Many RNC speakers sought to reframe the current nationwide anger against systemic racial justice and police brutality into a violent visual of “burning cities” and “vengeful mobs” overrunning the streets.
“Riots and rage” rule the streets, former US ambassador to the UN Nikki Haley said earlier in the week. California, Donald Trump Jr.’s girlfriend Kimberly Guilfoyle said, has become “a land of discarded heroin needles in parks, riots in streets, and blackouts in homes.” The very notion of “freedom,” a Republican congressional candidate said, “is at stake.”
No speaker illustrated the dire view of America clearer than Mark and Patricia McCloskey, the litigious St. Louis couple who were charged with unlawful use of a weapon after they were filmed pointing guns at Black Lives Matter protesters who marched past their home.
The McCloskeys employed the frequent RNC dog whistle of “mobs” descending on “quiet neighborhoods” and peaceful communities descending into “chaos and violence,” as they fear-mongered about suburbs being abolished.
“What you saw happened to us could just as easily happen to any of you who are watching from quiet neighborhoods around our country,” Patricia McCloskey warned.
In a statement Biden released hours before Trump’s Thursday speech, the former vice president noted that “every example of violence [Trump] decries has happened on his watch.”
“Instead of looking to calm the waters, he adds fuel to every fire,” Biden said in the statement. “Violence isn’t a problem in his eyes — it’s a political strategy. And the more of it, the better for him.”

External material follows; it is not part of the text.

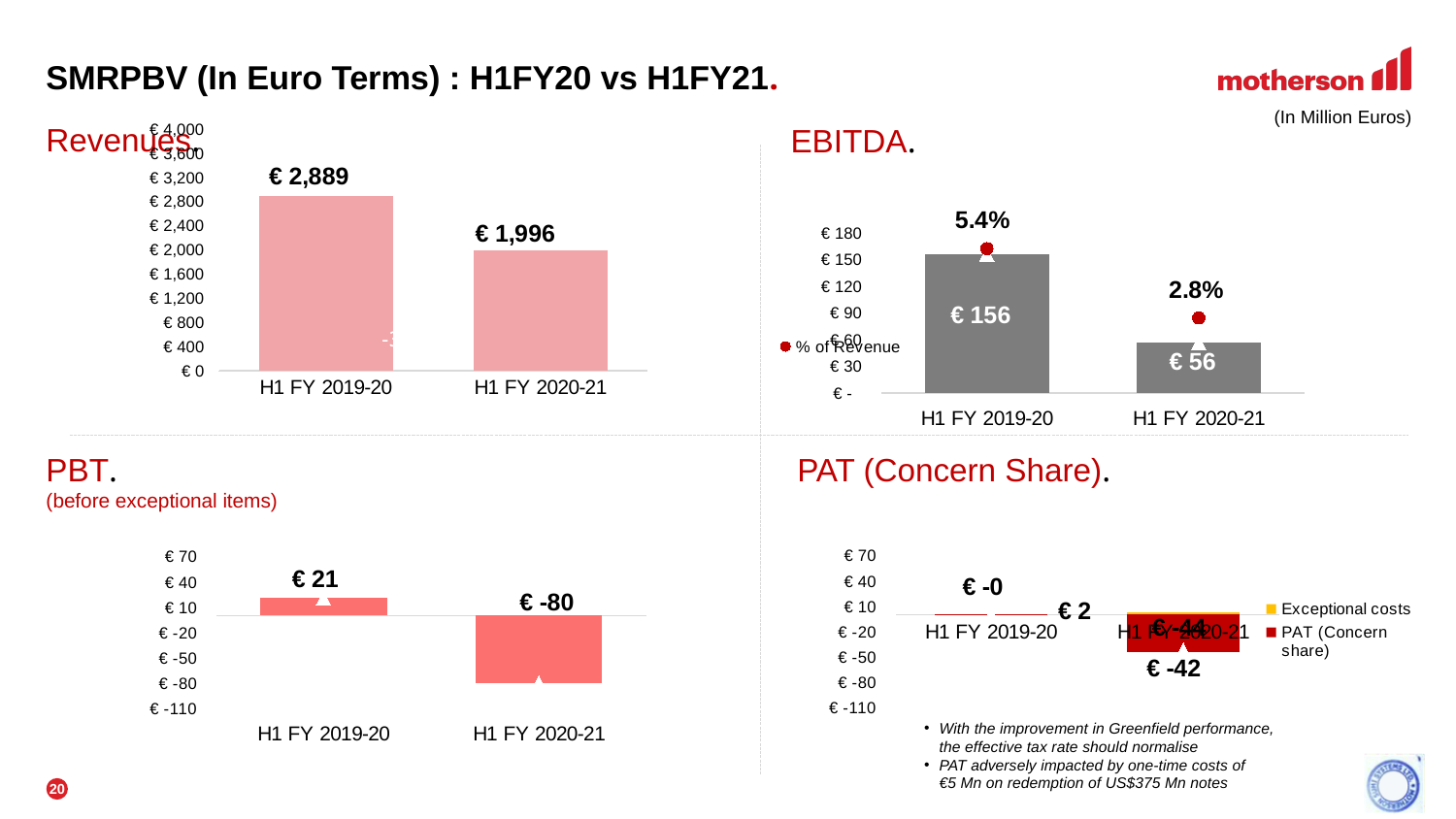
In the Revenues chart, what is the value for H1 FY 2020-21? € 1,996 In the PBT chart, what is the difference between the H1 FY 2019-20 and H1 FY 2020-21 values? € 101 In the EBITDA chart, what is the difference between the EBITDA values for H1 FY 2019-20 and H1 FY 2020-21? € 100 In the Revenues chart, what is the difference between the H1 FY 2019-20 and H1 FY 2020-21 values? € 893 In the EBITDA chart, what is the EBITDA value for H1 FY 2020-21? € 56 In the PBT chart, what is the value for H1 FY 2020-21? € -80 In the EBITDA chart, what is the % of Revenue for H1 FY 2020-21? 2.8% In the EBITDA chart, what is the EBITDA value for H1 FY 2019-20? € 156 In the PBT chart, which period has the higher value? H1 FY 2019-20 What kind of chart is the Revenues chart? Bar chart How many series does the legend of the PAT (Concern Share) chart list? 2 In the Revenues chart, what is the value for H1 FY 2019-20? € 2,889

“There is no place for violence, looting, or burning,” Biden added. “None. Zero.”
In the end, Trump accepted the Republican nomination on Thursday after depicting a country still overwrought with chaos. And he did so while ending with a promise almost identical to the one he made at the end of his first acceptance speech in 2016.
“And on Nov. 3, we will make America safer, we will make America stronger, we will make America prouder, and we will make America greater than ever before!”